══ LISTED RECORDS

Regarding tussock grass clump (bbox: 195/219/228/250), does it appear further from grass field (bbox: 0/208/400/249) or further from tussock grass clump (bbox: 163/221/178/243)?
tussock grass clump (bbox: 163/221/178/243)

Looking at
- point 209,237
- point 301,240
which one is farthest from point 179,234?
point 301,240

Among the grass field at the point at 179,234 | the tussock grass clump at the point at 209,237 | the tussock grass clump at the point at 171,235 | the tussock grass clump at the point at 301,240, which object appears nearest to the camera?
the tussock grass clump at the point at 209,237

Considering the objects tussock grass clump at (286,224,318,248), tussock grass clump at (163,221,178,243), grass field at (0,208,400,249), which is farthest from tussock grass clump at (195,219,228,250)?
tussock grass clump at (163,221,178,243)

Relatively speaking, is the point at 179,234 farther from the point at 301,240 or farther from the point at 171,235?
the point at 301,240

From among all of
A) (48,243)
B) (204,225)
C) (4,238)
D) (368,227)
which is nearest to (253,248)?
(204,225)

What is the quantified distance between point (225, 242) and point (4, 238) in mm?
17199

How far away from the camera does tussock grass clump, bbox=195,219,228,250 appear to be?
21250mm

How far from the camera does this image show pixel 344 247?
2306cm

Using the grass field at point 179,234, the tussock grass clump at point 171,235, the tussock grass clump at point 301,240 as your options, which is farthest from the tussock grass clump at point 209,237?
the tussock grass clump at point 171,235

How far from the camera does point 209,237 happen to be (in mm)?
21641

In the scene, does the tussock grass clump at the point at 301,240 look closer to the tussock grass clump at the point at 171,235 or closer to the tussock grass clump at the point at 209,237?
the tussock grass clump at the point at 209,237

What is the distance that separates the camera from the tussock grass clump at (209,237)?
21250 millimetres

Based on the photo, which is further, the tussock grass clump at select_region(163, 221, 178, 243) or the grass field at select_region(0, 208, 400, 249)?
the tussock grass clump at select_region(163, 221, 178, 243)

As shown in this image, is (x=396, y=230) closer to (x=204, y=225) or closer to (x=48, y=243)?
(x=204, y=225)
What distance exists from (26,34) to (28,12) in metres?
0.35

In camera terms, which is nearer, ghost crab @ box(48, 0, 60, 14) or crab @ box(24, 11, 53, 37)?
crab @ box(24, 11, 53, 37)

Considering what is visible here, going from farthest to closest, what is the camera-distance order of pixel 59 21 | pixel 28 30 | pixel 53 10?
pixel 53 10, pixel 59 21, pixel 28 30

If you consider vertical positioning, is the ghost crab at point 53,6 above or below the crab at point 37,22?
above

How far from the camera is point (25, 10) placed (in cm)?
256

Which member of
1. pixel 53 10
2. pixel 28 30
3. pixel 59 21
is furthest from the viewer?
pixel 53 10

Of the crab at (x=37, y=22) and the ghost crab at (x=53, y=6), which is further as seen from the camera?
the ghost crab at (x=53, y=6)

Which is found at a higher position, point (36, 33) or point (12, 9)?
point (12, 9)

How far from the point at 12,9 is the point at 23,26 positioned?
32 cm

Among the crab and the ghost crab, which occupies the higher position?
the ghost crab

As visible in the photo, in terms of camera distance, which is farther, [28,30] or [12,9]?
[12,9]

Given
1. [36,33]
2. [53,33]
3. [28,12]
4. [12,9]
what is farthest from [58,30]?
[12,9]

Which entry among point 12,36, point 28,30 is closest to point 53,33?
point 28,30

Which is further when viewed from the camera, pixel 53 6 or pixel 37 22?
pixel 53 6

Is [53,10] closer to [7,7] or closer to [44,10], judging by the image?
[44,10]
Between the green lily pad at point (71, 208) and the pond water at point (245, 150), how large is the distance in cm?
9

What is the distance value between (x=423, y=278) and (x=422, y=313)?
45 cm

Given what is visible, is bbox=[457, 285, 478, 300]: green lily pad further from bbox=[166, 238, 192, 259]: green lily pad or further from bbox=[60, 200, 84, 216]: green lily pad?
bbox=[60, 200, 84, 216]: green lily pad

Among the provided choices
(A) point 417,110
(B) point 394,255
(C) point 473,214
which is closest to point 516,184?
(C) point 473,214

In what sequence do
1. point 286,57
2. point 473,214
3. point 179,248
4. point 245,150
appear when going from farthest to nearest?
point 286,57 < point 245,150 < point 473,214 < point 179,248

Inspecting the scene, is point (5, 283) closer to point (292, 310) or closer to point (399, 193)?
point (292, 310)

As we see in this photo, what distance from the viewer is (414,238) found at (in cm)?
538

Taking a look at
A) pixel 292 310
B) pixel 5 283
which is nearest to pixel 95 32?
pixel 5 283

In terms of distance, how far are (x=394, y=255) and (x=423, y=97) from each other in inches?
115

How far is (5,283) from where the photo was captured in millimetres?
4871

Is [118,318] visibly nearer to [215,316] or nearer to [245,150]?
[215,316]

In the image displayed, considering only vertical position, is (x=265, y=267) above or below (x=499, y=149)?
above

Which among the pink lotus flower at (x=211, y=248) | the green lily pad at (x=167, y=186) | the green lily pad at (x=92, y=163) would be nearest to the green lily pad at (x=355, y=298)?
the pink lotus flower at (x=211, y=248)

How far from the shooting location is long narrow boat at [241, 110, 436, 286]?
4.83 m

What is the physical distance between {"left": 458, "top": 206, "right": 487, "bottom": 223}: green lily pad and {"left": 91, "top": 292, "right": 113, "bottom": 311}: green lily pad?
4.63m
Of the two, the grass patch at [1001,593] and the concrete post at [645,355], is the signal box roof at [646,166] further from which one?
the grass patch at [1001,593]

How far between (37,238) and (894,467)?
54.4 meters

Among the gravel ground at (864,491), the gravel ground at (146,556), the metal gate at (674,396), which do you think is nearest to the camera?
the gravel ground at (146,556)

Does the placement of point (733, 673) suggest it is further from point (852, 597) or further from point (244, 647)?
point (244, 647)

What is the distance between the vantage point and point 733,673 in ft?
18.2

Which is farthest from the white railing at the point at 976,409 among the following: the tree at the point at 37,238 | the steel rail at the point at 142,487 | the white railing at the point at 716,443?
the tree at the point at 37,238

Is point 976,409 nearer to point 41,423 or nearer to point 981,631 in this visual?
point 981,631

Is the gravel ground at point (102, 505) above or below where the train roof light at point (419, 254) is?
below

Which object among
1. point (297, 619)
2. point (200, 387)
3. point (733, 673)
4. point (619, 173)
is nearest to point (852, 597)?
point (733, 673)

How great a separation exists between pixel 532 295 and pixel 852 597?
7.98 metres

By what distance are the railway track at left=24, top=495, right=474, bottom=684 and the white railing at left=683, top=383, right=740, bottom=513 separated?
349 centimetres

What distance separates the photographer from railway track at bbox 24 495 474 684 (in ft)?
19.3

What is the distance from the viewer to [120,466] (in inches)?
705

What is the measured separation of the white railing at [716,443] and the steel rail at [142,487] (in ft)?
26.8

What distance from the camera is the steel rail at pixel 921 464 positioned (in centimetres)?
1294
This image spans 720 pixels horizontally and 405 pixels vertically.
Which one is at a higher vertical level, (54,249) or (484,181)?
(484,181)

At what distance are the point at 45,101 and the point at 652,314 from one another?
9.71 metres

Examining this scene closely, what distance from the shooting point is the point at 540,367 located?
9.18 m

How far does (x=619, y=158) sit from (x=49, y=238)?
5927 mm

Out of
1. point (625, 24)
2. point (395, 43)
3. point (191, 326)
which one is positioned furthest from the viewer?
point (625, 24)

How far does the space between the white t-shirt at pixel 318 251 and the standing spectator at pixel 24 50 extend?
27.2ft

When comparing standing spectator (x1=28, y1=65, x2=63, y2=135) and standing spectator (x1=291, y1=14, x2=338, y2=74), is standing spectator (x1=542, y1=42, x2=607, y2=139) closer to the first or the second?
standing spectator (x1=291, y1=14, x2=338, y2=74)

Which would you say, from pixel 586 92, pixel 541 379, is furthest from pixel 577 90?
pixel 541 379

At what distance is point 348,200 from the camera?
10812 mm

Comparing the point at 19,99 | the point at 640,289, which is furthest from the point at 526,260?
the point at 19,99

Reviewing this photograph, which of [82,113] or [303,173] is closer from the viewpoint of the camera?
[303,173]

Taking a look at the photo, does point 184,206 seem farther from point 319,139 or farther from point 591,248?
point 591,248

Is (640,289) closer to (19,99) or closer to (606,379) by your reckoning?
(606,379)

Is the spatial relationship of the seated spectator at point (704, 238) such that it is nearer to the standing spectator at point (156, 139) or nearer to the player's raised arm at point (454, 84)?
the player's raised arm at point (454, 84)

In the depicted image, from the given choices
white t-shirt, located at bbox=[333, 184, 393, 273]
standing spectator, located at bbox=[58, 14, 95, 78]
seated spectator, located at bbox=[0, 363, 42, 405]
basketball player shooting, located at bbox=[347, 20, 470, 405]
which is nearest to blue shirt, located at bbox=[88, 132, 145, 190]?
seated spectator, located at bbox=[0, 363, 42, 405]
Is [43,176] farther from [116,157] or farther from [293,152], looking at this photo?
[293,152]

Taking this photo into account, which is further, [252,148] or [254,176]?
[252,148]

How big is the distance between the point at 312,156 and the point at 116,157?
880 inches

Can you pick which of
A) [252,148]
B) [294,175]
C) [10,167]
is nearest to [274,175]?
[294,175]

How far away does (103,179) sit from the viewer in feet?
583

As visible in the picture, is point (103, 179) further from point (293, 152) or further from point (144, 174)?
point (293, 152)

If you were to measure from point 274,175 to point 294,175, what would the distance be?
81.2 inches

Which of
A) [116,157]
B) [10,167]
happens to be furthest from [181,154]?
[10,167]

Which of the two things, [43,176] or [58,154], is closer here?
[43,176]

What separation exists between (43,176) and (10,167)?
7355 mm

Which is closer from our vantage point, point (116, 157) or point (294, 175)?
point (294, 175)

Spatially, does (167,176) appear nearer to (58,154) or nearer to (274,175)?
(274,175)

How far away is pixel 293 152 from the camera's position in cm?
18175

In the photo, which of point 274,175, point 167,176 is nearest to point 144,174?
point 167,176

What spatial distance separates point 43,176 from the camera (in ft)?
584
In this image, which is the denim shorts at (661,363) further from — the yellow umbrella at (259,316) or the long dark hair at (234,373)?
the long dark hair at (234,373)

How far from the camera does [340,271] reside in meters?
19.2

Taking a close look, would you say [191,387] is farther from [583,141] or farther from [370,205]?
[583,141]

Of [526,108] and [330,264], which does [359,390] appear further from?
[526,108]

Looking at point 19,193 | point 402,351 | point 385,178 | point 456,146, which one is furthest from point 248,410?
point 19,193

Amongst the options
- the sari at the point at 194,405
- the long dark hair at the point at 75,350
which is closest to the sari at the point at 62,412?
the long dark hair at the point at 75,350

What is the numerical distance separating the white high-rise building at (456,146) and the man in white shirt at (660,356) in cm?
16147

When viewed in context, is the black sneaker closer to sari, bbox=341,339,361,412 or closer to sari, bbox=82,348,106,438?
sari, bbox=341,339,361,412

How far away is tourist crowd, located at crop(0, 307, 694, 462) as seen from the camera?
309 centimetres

════

» **BRIEF**
Lay out everything from the line containing "What is the numerical" down to the final line of the rows above as a JSON list of strings, with one string per line and blank lines omitted.

» **SOLUTION TO THE EXERCISE**
[
  "What is the numerical distance separating the white high-rise building at (456,146) and the man in white shirt at (660,356) in cm?",
  "16147",
  "When viewed in context, is the black sneaker closer to sari, bbox=341,339,361,412 or closer to sari, bbox=82,348,106,438?",
  "sari, bbox=341,339,361,412",
  "How far away is tourist crowd, located at crop(0, 307, 694, 462) as seen from the camera?",
  "309 centimetres"
]